▸ **Bacaan**:
■ ■ ■

Meskipun kerap mendapat stigma negatif dan dipandang sebelah mata dalam lingkaran jurnalisme, peran wartawan advertorial sesungguhnya sangat penting dalam memastikan informasi kebijakan publik sampai ke masyarakat luas.
Ketika anggaran daerah mengalami penyusutan akibat pemangkasan dana bagi hasil, kontrak kerja wartawan advertorial yang umumnya bersifat tidak permanen atau berbasis proyek menjadi yang pertama kali terancam. Banyak pemerintah daerah terpaksa mengurangi jumlah kontrak publikasi, menunda pembayaran honor, atau bahkan menghentikan sama sekali kerja sama dengan wartawan dan media lokal. Kondisi ini menciptakan ketidakpastian ekonomi yang serius bagi wartawan advertorial yang sebagian besar tidak memiliki jaminan sosial atau penghasilan tetap dari media tempat mereka bernaung.
Perlu dipahami bahwa wartawan advertorial memiliki hak-hak yang sama dengan pekerja lainnya, sebagaimana dijamin dalam peraturan ketenagakerjaan dan regulasi tentang kebebasan pers. Mereka berhak mendapatkan imbalan yang layak dan tepat waktu atas jasa profesional yang mereka berikan. Namun, realitas di lapangan menunjukkan bahwa hak-hak ini sering terabaikan, terutama ketika terjadi krisis anggaran. Tidak jarang wartawan advertorial harus menunggu berbulan-bulan untuk menerima pembayaran yang telah disepakati, atau bahkan tidak menerima honor sama sekali karena proyek tiba-tiba dibatalkan akibat perubahan prioritas anggaran.
Dampak dari situasi ini tidak berhenti pada level individual wartawan, melainkan merembet ke institusi media lokal secara keseluruhan. Banyak media lokal, terutama yang berskala kecil dan menengah, sangat bergantung pada pemasukan dari advertorial pemerintah untuk menopang operasional mereka. Ketika sumber pendapatan ini mengering, media-media tersebut menghadapi dilema eksistensial. Mereka terpaksa mengurangi jumlah karyawan, menurunkan kualitas produksi konten, atau dalam kasus terburuk, menghentikan operasional mereka sepenuhnya. Fenomena ini sangat berbahaya bagi kesehatan demokrasi lokal karena masyarakat kehilangan akses terhadap informasi dan kehilangan wadah untuk menyuarakan aspirasi mereka.
Lebih jauh lagi, tekanan ekonomi yang dialami wartawan advertorial berpotensi mendorong praktik-praktik yang tidak sehat dalam ekosistem media. Ketika pendapatan dari jalur resmi tidak mencukupi, sebagian wartawan mungkin tergoda untuk mencari sumber pendapatan alternatif yang meragukan, seperti meminta imbalan langsung dari narasumber, melakukan pemerasan terselubung, atau terlibat dalam transaksi yang mengaburkan batas antara fungsi jurnalistik dan kepentingan bisnis pribadi. Praktik-praktik semacam ini tentu saja merusak kredibilitas pers secara keseluruhan dan mengikis kepercayaan publik terhadap media.

■ ■ ■

▸ **Daftar catatan**:
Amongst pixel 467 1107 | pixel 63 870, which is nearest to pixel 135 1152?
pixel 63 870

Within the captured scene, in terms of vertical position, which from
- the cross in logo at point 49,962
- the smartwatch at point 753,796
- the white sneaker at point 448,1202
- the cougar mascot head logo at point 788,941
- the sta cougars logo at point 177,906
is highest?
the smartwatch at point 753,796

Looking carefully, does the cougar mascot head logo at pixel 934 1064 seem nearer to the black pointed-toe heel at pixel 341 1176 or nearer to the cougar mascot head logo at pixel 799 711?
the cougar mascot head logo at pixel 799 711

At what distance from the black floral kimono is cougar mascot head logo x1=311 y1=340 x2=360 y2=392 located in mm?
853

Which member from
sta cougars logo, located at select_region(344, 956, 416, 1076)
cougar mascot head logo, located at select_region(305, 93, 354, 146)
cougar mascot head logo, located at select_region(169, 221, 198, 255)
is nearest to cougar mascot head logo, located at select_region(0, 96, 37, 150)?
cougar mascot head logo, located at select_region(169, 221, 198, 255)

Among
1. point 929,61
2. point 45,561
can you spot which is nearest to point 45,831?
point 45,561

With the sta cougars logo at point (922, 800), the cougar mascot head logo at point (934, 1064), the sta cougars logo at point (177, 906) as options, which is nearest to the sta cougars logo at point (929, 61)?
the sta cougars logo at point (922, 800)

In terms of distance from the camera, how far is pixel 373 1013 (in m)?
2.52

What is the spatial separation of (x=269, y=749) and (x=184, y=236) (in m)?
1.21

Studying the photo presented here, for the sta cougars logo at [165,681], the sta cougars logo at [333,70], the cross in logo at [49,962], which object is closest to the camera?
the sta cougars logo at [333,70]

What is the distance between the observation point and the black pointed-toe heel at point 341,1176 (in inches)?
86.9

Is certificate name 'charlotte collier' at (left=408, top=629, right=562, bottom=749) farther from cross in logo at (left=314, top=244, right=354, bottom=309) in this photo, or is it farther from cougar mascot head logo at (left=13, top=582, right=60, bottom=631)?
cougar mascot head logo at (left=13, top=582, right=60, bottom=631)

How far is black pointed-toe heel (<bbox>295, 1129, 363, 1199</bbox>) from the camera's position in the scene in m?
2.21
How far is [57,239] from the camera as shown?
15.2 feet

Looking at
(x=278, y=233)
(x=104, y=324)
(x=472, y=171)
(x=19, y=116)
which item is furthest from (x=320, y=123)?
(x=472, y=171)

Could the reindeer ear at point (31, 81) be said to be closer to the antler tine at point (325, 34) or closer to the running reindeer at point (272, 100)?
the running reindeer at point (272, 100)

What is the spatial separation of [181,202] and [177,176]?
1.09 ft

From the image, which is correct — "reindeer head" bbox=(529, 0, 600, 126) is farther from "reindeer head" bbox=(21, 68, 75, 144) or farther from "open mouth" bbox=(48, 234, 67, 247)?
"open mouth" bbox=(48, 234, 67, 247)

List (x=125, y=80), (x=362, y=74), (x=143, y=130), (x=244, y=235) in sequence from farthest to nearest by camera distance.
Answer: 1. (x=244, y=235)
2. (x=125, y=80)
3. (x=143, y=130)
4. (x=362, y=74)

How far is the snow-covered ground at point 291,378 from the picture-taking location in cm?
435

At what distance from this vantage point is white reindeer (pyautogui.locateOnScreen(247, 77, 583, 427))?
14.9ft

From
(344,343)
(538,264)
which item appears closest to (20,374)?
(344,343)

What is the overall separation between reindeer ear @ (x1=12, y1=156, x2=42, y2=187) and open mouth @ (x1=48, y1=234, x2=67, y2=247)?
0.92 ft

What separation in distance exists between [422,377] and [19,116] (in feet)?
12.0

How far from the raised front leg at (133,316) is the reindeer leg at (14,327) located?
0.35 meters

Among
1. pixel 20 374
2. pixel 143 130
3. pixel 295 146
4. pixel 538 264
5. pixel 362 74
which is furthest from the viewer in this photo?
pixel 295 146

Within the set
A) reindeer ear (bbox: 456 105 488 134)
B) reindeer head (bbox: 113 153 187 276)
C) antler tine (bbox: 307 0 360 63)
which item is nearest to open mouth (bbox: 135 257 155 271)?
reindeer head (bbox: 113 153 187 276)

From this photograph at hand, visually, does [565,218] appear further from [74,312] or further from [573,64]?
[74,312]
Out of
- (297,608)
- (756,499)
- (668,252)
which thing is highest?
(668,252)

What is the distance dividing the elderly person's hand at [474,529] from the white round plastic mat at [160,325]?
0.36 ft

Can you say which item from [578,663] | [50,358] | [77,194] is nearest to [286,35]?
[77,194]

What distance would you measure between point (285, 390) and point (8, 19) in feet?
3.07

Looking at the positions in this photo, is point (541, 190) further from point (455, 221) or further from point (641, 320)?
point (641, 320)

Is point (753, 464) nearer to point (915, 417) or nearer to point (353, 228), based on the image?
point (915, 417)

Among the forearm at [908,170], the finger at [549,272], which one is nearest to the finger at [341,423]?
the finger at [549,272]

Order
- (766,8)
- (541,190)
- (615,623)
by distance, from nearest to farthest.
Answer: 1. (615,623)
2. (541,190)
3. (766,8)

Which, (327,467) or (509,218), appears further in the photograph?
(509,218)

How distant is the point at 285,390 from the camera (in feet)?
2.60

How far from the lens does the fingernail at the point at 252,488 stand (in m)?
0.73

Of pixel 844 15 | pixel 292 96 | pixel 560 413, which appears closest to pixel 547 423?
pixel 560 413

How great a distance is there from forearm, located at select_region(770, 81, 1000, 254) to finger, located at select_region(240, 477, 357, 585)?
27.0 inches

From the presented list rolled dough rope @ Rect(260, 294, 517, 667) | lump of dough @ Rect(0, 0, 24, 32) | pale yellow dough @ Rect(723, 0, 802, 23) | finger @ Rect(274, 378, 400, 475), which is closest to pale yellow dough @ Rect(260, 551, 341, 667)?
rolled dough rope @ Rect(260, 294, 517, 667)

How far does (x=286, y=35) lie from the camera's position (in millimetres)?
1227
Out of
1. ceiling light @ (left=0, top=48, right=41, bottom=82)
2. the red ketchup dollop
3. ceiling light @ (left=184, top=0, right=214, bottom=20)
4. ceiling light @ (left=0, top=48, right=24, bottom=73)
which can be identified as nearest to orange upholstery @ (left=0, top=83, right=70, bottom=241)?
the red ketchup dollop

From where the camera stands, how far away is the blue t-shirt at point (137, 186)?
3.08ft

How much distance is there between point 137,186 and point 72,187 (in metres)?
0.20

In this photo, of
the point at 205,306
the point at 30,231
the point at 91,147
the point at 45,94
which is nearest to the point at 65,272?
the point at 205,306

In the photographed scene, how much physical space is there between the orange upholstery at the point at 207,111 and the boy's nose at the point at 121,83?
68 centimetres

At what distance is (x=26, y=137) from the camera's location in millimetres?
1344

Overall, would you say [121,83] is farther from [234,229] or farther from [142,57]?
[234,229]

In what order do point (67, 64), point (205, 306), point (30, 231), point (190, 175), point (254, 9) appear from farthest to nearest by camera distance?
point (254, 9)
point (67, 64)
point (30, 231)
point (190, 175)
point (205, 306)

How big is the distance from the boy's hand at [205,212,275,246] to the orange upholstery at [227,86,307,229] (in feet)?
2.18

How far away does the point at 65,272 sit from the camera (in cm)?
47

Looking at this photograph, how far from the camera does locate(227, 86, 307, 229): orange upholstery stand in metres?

■ ■ ■

▸ **Perintah tertulis 1**: Ringkas bacaan tentang wartawan advertorial dalam dua kalimat.
▸ **Perintah tertulis 2**: Dalam bacaan tentang wartawan advertorial, apa penyebab anggaran daerah mengalami penyusutan?
▸ **Perintah tertulis 3**: Lanjutkan bacaan tentang wartawan advertorial mulai dari akhir paragraf terakhirnya.
Catatan-catatan tersebut tidak berhubungan dengan bacaan.

▸ **Hasil latihan 1**: Wartawan advertorial berperan penting menyampaikan informasi kebijakan publik kepada masyarakat. Namun, ketika anggaran daerah menyusut, kontrak mereka paling dulu terancam dan honor sering tertunda, sehingga media lokal ikut terdampak dan praktik tidak sehat yang merusak kredibilitas pers berpotensi muncul.

▸ **Hasil latihan 2**: Pemangkasan dana bagi hasil.

▸ **Hasil latihan 3**:
Persoalan ini juga mencerminkan kontradiksi dalam kebijakan pemerintah terhadap pers. Di satu sisi, pemerintah mengklaim mendukung kebebasan pers dan kesejahteraan insan media sebagai pilar demokrasi. Namun di sisi lain, kebijakan fiskal yang diambil justru mengancam keberlangsungan hidup wartawan dan media lokal. Padahal, pers lokal memiliki peran strategis dalam mengawal akuntabilitas pemerintah daerah, menyebarkan informasi kepentingan publik, dan memberdayakan partisipasi masyarakat dalam pembangunan lokal.
Dalam konteks ini, pemerintah perlu menyadari bahwa investasi pada ekosistem informasi lokal adalah investasi pada kualitas demokrasi dan tata kelola pemerintahan. Alokasi anggaran untuk publikasi kepentingan publik seharusnya tidak dipandang sebagai pemborosan, melainkan sebagai kebutuhan esensial untuk memastikan transparansi dan akuntabilitas. Diperlukan mekanisme perlindungan khusus yang memastikan bahwa meskipun terjadi pemangkasan anggaran, hak-hak wartawan advertorial tetap terjamin. Hal ini bisa diwujudkan melalui penetapan standar minimal alokasi anggaran untuk publikasi, skema pembayaran yang lebih tertib dan tepat waktu, serta kontrak kerja yang lebih jelas dan adil.
Institusi pemerintah daerah juga perlu mengubah paradigma mereka dalam bekerja sama dengan wartawan dan media lokal. Wartawan advertorial harus diperlakukan sebagai mitra profesional, bukan sekadar penyedia jasa yang bisa diperlakukan semena-mena. Kontrak kerja harus disusun dengan jelas, mencakup ruang lingkup pekerjaan, tenggat waktu, dan besaran honor yang transparan. Pembayaran harus dilakukan tepat waktu sesuai kesepakatan, tanpa alasan birokratis yang berbelit-belit. Profesionalitas dalam hubungan kerja ini akan menciptakan ekosistem yang sehat bagi kedua belah pihak.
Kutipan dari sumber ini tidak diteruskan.